**WHAT NEEDS TO BE DONE**
No picture belongs in the copy. Repeat each line below exactly.

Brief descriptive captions
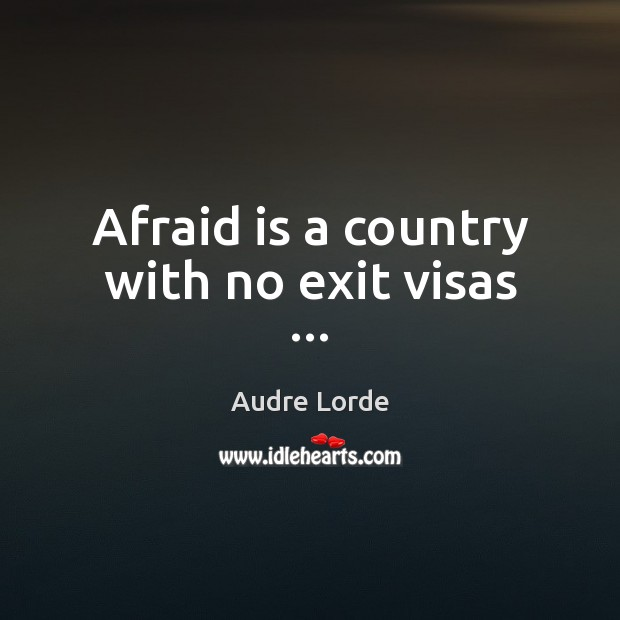 Image, Afraid is a country with no exit visas …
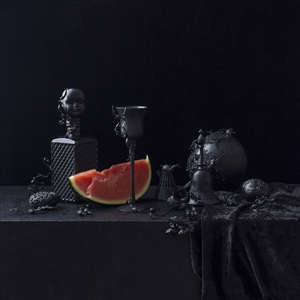 """Still Life in Black with Watermelon / second variation Archival Pigment Print 20"""" x 20"""""""
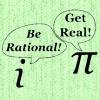 Math - Conversation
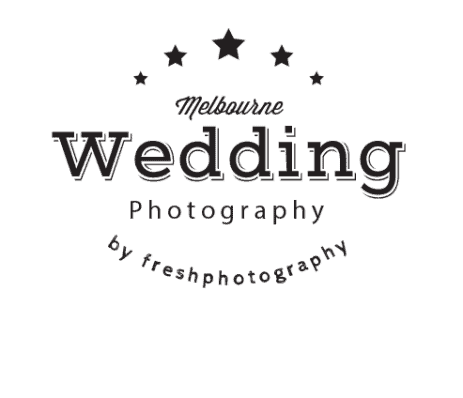 best melbourne wedding photography logo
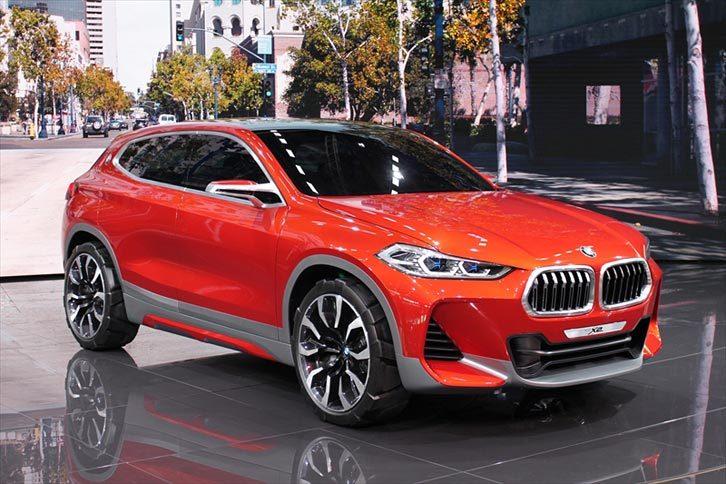 BMWコンセプトX2(エクステリア)
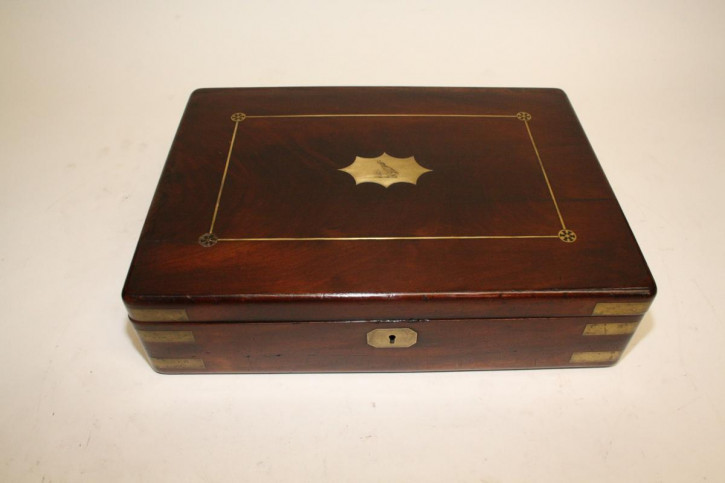 Antike englische Mahagoni Schatulle Kiste original ca 1800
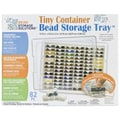Darice  Elizabeth Ward Bead Storage Solutions Tiny Container Storage Tray 10.5in.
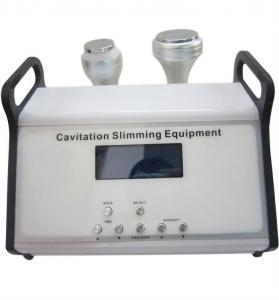 Best Desktop Double Ultrasonic Liposuction Cavitation Slimming Machine For Fat Burner , 1mhz wholesale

**TASK SOLUTION**
 Image, Afraid is a country with no exit visas …
 """Still Life in Black with Watermelon / second variation Archival Pigment Print 20"""" x 20"""""""
 Math - Conversation
 best melbourne wedding photography logo
 BMWコンセプトX2(エクステリア)
 Antike englische Mahagoni Schatulle Kiste original ca 1800
Darice  Elizabeth Ward Bead Storage Solutions Tiny Container Storage Tray 10.5in.
 Best Desktop Double Ultrasonic Liposuction Cavitation Slimming Machine For Fat Burner , 1mhz wholesale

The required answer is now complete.